南伝仏教のDhamma book

長年、当ブログにおいて逐次公開しましたテーラワーダ系仏教書翻訳文は、<菩提樹文庫>にてPDF版として、正式に公開されています。<菩提樹文庫>WEBをご閲覧下さい。尚、修行については必ず経験豊富な正師について下さるようお願いします。

アーチャン・チャー一日一話~39,40,41,42>「おたま」&「葉っぱ」&「雨漏り」&「手紙」

 

 タイの高僧アーチャン・チャー(92年遷化)の法話集(台湾伝承出版社)が手に入りました。

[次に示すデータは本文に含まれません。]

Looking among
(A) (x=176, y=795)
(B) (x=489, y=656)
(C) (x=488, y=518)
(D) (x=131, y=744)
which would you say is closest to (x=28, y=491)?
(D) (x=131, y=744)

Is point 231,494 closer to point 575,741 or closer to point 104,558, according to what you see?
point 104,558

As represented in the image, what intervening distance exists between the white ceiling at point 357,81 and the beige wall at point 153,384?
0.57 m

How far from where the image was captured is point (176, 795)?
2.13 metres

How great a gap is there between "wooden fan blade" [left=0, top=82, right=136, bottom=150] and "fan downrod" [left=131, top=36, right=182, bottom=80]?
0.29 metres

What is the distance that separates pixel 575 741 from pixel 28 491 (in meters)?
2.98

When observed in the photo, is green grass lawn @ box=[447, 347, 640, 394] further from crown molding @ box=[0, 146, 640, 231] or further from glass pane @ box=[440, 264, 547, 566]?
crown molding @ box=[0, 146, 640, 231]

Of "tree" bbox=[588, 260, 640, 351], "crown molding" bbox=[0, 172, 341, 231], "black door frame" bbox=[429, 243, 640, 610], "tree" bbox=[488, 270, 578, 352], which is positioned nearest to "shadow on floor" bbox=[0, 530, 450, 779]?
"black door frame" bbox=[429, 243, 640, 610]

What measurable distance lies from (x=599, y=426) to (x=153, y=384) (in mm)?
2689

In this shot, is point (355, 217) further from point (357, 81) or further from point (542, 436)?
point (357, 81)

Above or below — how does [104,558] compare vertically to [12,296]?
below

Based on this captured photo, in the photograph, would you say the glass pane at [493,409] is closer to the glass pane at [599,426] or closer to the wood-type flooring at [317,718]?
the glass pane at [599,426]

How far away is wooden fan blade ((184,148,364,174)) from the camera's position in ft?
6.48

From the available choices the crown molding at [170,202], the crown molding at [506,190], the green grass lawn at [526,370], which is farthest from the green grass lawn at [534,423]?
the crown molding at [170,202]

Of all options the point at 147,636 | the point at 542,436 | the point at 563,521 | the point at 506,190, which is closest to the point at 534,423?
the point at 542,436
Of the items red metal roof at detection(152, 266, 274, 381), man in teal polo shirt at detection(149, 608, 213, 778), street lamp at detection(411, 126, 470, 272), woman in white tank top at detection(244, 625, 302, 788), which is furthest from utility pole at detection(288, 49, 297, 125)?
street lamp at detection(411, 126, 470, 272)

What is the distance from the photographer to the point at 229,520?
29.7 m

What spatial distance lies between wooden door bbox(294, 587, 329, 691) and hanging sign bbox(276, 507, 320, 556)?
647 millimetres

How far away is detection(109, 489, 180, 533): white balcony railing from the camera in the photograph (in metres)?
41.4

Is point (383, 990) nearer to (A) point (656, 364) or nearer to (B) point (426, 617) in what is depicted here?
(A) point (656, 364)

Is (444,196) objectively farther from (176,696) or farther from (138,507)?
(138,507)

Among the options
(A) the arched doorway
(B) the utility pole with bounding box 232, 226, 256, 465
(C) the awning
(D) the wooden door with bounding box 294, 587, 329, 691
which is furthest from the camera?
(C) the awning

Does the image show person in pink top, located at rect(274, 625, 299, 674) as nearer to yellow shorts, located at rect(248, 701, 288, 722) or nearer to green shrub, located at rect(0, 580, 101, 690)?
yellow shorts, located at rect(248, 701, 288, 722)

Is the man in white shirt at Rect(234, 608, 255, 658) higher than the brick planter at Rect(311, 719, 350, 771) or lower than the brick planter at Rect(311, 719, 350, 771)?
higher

P 46,47にこんな事が書いてあります(短編四話)。

#39-150624

「おたま」

仏陀のダンマを聞くだけで、実践しようとしない人は、スープの鍋の中のおたまのようだ。毎日スープの中に浸かっているのに、スープの味を知らない。あなたは思惟し、かつ座禅・瞑想しなければならない。(「森林里的一棵樹」より)

#40-150624

「葉っぱ」

今我々は、静かな森の中に座っています。もし風が吹かなければ、木々の葉は、静かなまま動きません。しかし、一旦風が吹き始めると、木々の葉っぱたちは、ワサワサと揺れて踊ります。

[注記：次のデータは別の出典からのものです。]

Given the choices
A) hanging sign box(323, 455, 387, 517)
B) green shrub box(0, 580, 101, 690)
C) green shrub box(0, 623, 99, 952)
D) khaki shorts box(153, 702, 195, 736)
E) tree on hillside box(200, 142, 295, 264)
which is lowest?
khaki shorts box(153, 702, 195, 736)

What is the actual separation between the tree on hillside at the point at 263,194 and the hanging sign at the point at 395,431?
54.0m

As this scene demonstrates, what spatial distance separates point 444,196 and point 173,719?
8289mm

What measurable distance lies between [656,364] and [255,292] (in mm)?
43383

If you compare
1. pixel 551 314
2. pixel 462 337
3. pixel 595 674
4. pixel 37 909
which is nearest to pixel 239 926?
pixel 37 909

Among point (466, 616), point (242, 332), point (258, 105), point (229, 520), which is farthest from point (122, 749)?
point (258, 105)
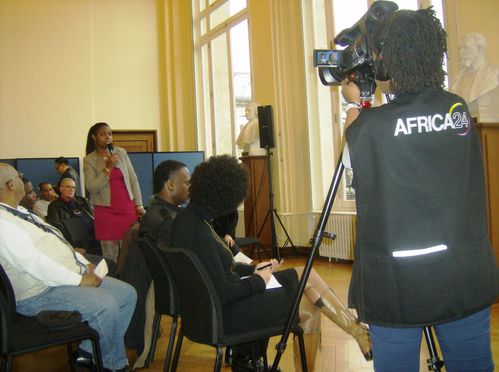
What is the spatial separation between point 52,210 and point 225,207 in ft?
9.73

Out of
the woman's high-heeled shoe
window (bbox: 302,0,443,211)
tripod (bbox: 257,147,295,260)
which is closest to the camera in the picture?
the woman's high-heeled shoe

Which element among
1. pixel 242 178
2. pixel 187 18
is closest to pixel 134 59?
pixel 187 18

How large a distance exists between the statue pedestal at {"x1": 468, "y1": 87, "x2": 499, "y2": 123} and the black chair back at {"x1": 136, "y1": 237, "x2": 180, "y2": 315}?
2.52 m

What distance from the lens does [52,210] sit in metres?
4.41

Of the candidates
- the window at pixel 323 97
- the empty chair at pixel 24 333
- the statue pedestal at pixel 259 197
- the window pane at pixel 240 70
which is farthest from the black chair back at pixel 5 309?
the window pane at pixel 240 70

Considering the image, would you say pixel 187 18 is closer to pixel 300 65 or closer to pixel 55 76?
pixel 55 76

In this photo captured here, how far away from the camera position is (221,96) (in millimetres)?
8555

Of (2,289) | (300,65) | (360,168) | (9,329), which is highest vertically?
(300,65)

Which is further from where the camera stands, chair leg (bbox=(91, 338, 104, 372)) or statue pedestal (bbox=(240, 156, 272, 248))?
statue pedestal (bbox=(240, 156, 272, 248))

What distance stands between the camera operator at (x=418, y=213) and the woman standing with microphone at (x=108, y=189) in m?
2.90

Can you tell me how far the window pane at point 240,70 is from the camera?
758 cm

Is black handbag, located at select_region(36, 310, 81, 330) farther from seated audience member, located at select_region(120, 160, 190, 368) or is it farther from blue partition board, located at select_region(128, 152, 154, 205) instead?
blue partition board, located at select_region(128, 152, 154, 205)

心もまた、あの木々の葉と同じように、法塵と接触すると、法塵の性質に合わせて、ワサワサと“揺れて舞い踊り”始めます。我々の仏法への理解が少ない程、心はより絶え間なく法塵を追い求めます。楽しさを感じている時、楽しさに屈服します。苦痛を感じている時、苦痛に屈服します。心はこうして、いつも混乱の中にいるのです。(「森林里的一棵樹」より)

#41-150624

「雨漏り」

我々ほとんどの人は、ただ修行について語り合うだけで、まったくもって、実践などしようとはしない。我々の修行とは、屋根の一部が雨漏りしている家に住む人のよう。雨漏りすると、その人は雨漏りする場所を避けて眠りにつく。雨が止んで太陽がでると、日の当たる方へ転がっていって寝る。そして、恨みがましく愚痴るのである“いったいいつになったら、ほかの人と同じような、立派な家が持てるのだろうか”と。一たび、屋根全体が壊れたら、すぐにこの家から引っ越して行く。これは問題を正しく解決す態度ではないが、ほとんどの人がこのように暮らしている。(「森林里的一棵樹」より)

#42-150624

「手紙」

あなたの心に何事かが生じたなら、それを知っているだけでよい。それらの為に、嬉しがったり、悲しがったりする必要なない。執着してはいけない!もしあなたに苦痛が生まれたら、それを観て、それを知って、空っぽでありなさい。まるで一通の手紙のように――あなたが手紙の内容を詳しく読もうとする前に、まずはその封を開けるように。(「森林里的一棵樹」より)

 

ブログ主:ダンマトークを聞いてもピンとこない人(スープの鍋の中のおたまのような人)はいますよね。かといって、聞いたらすぐ「はい分かりました。100%OKです」なんていう人もちょっと・・・(笑)。仏法は理解も難しく、ましてや実践となると・・・。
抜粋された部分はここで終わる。